Re: Bug in commit aa511ff8218b ("badblocks: switch to the improved badblock handling

From: Ira Weiny
Date: Fri Dec 22 2023 - 13:58:18 EST


Ira Weiny wrote:
> Coly,
>
> Yesterday I noticed that a few of our nvdimm tests were failing. I bisected
> the problem to the following commit.
>
> aa511ff8218b ("badblocks: switch to the improved badblock handling code")
>
> Reverting this patch fixed our tests.
>
> I've also dug into the code a bit and I believe the algorithm for
> badblocks_check() is broken (not yet sure about the other calls). At the
> very least I see the bb->p pointer being indexed with '-1'. :-(
>
> I did notice that this work was due to a bug report in badblock_set().
> Therefore, I'm not sure of that severity of that fix is vs a revert. But
> at this point I'm not seeing an easy fix so I'm in favor of a revert.
>

Dan and I were discussing this and it occurs to us that it may be easy for
you to stand up the test environment I'm using.

For CXL we have a run_qemu.sh project[1] which stands up a qemu
environment with the ndctl[2] tests in them. Clone ndctl to ~/git/ndctl
so run_qemu.sh can find it.

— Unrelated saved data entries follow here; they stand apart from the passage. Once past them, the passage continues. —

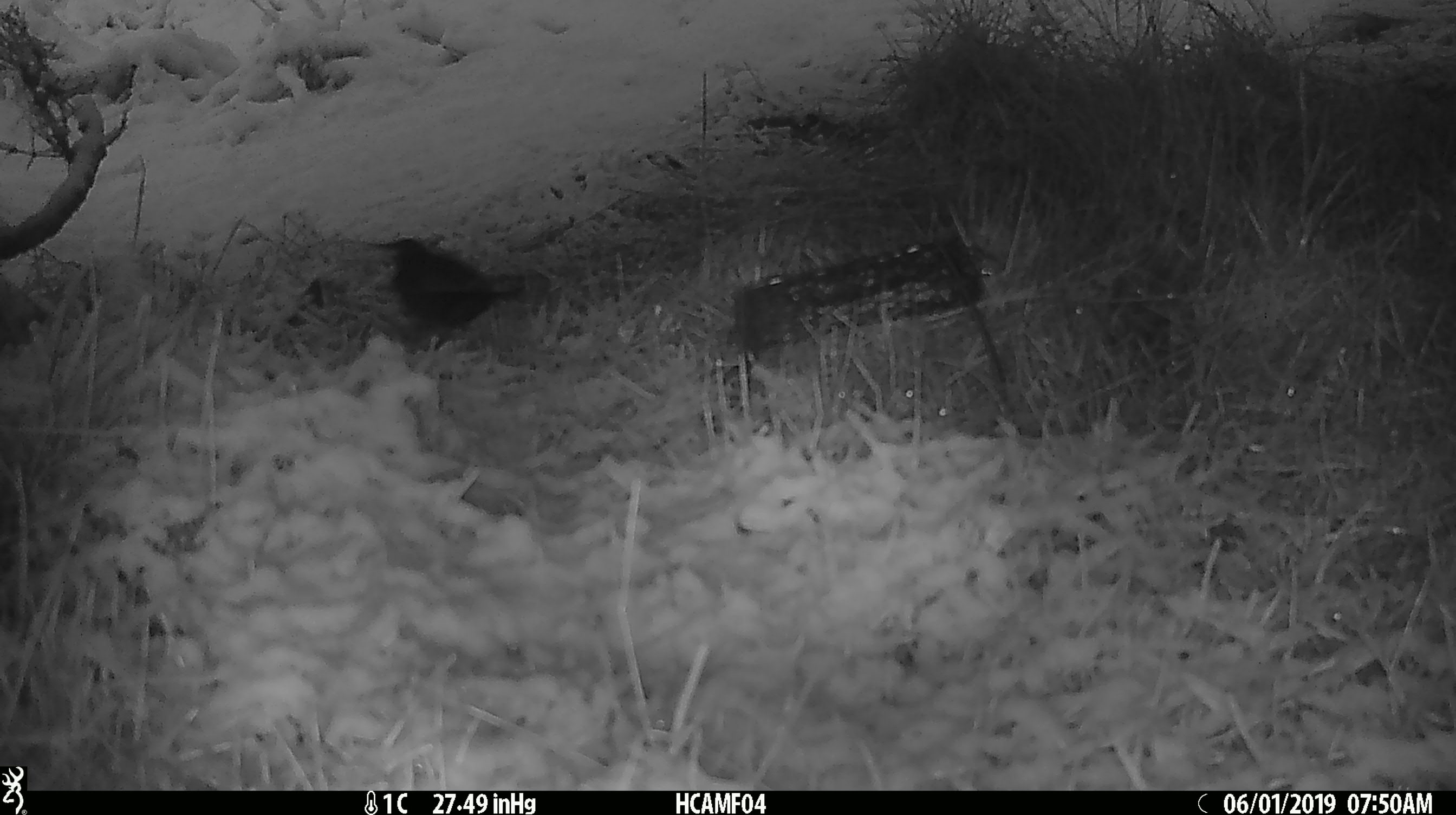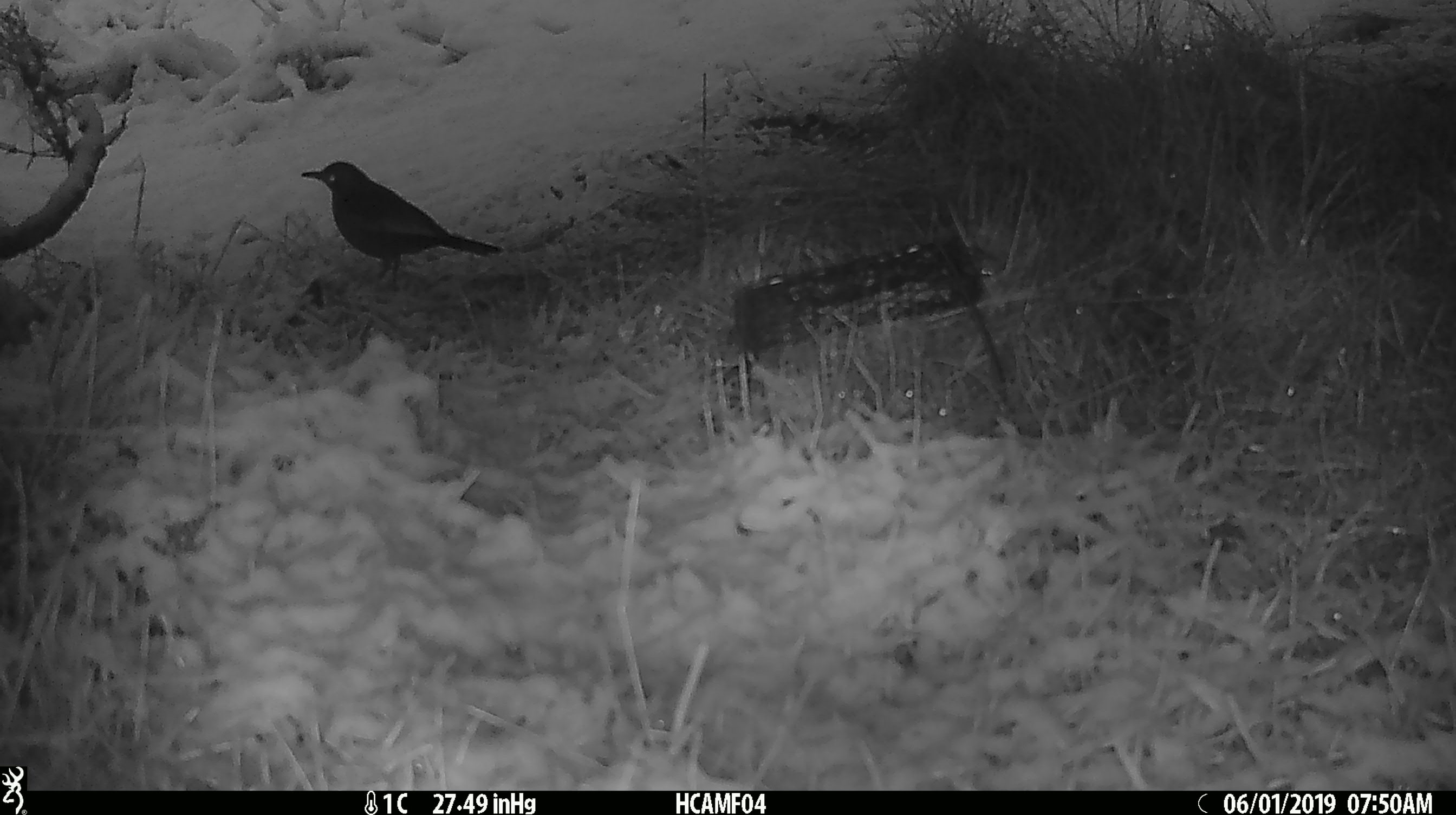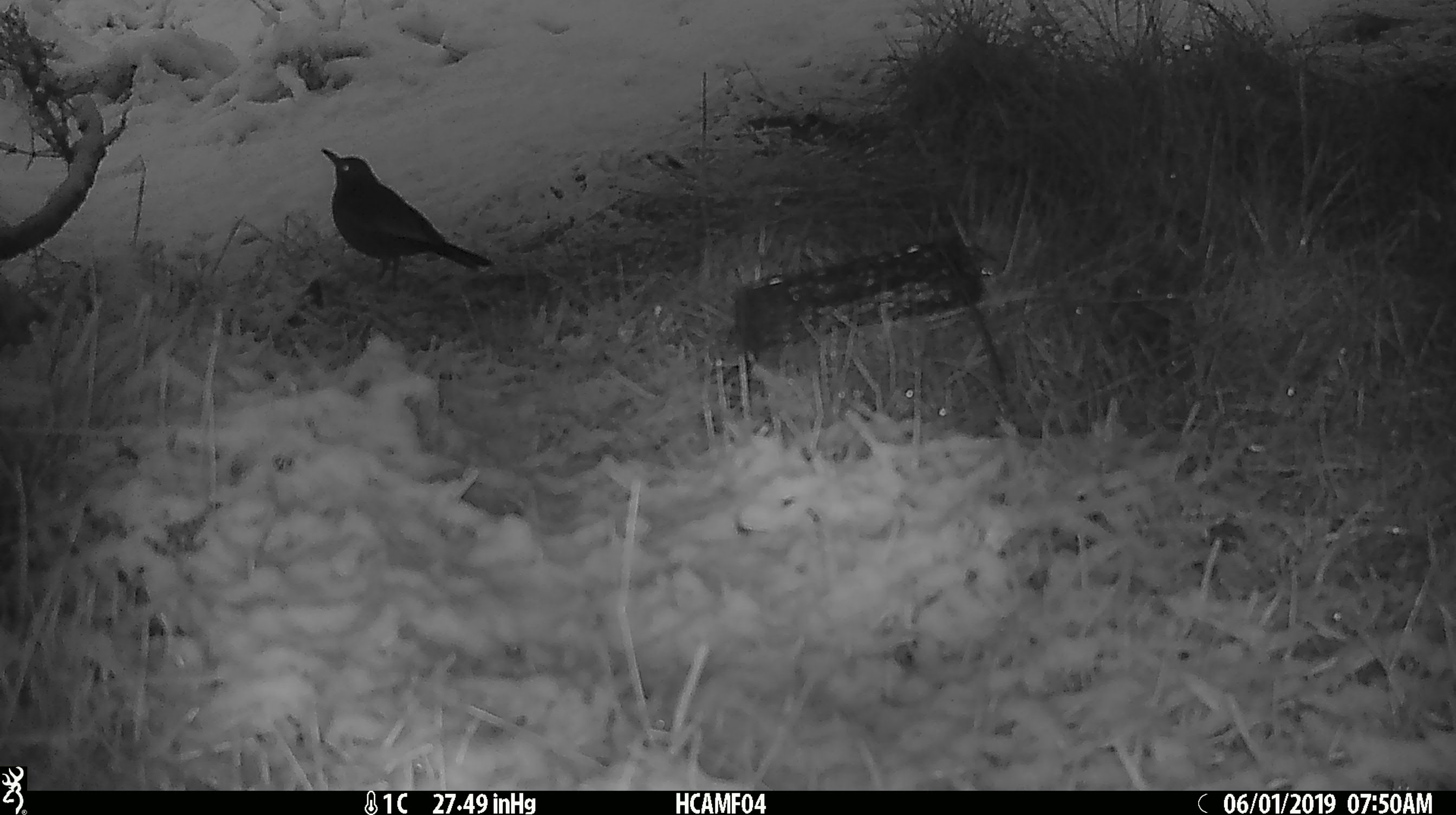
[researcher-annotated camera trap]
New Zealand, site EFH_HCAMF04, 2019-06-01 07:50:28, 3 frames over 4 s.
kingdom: Animalia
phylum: Chordata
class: Aves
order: Passeriformes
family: Turdidae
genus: Turdus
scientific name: Turdus merula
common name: eurasian blackbird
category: blackbird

Then start run_qemu.sh in a kernel tree like
this:

$ <path_to_run_qemu>/run_qemu.sh --cxl --nfit-test --nfit-debug [-r img]

[-r img] is optional but useful if you have changed the ndctl tests.

Once booted you can run the test suite with meson:

$ cd ndctl && meson test -C build

I've been running just our clear.sh test which shows the error.

$ cd ndctl/build && meson test clear.sh

Hope this helps,
Ira

[1] https://github.com/pmem/run_qemu
[2] https://github.com/pmem/ndctl